The Memory Keeper’s Daughter by Kim Edwards

10441At the outset, I really enjoyed this book. I was sucked into the premise, and I could see that it had a lot of potential to be an incredible book. But somewhere along the way, Edwards dropped the ball.

For me, the most disconcerting thing about this novel was the characterization. After nearly an entire book filled with page after page of these characters’ thoughts, emotions, inner struggles, etc., you would think the characters themselves would be leaping off the page at you. But about 3/4 of the way through the book, I suddenly realized I didn’t know Norah at all. The young wife from the beginning transformed into this assured, powerful woman so suddenly that her character just didn’t make sense. The more I thought about it, the more I realized I didn’t really know any of the characters. Although you spend so much time inside the heads of these characters, all the little details don’t quite add up into a believable whole.
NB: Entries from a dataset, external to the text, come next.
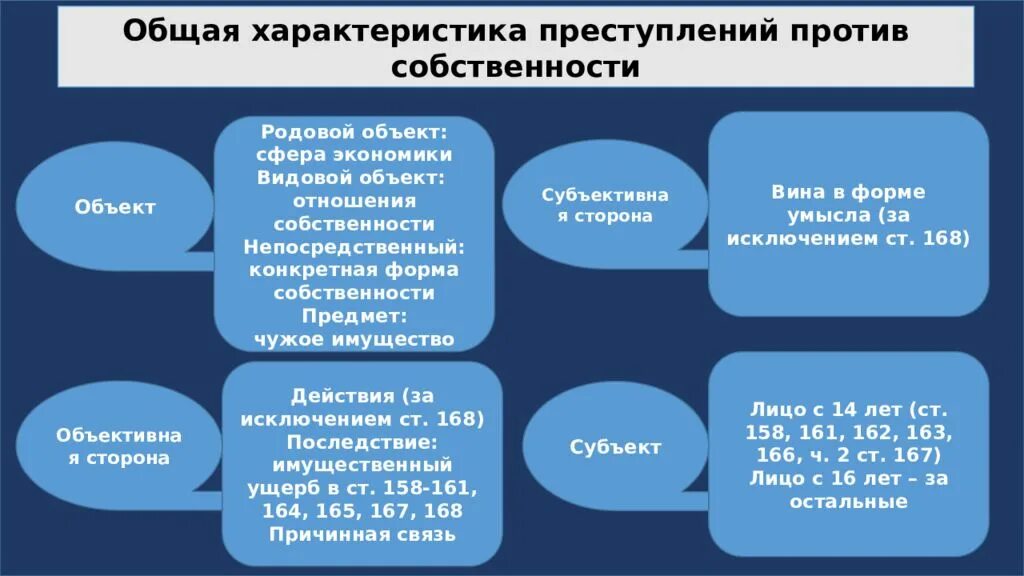 Общая характеристика преступлений против собственности

Объект

Родовой объект: сфера экономики Видовой объект: отношения собственности Непосредственный: конкретная форма собственности Предмет: чужое имущество

Субъективная сторона

Вина в форме умысла (за исключением ст. 168)

Объективная сторона

Действия (за исключением ст. 168) Последствие: имущественный ущерб в ст. 158-161, 164, 165, 167, 168 Причинная связь

Субъект

Лицо с 14 лет (ст. 158, 161, 162, 163, 166, ч. 2 ст. 167) Лицо с 16 лет – за остальные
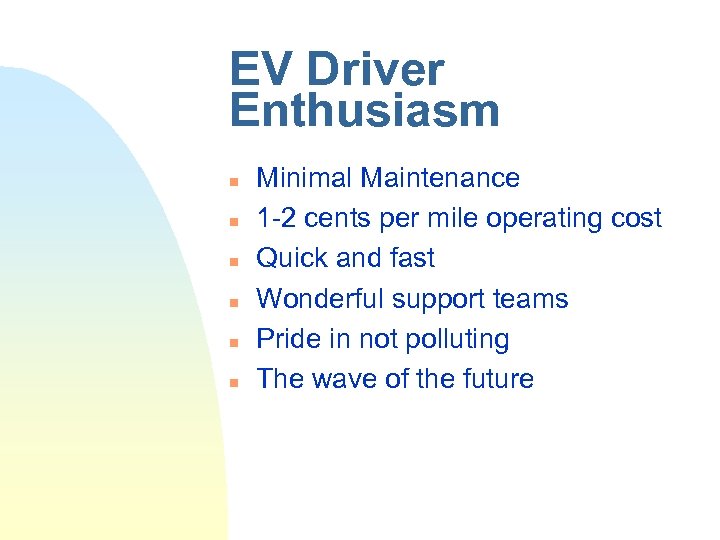 EV Driver Enthusiasm

- Minimal Maintenance
- 1-2 cents per mile operating cost
- Quick and fast
- Wonderful support teams
- Pride in not polluting
- The wave of the future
The premise and the plot were very well-conceived, although it could move a bit slowly at times. I can see that Edwards is creating a study on the way lies can form and break relationships and lives, and there are some beautiful passages and some great truths to be found here. But after finishing it, my first thought of …”Eh. That wasn’t bad,” told me that Edwards could have done something more with this novel.


2 Responses

  1. Isn’t it strange when a book can have so much insight into a character and yet you still don’t feel like you know the character or how they developed.

  2. It is strange. I suppose every now and then, a character simply doesn’t “work,” no matter how much you describe them. Thanks for the comments!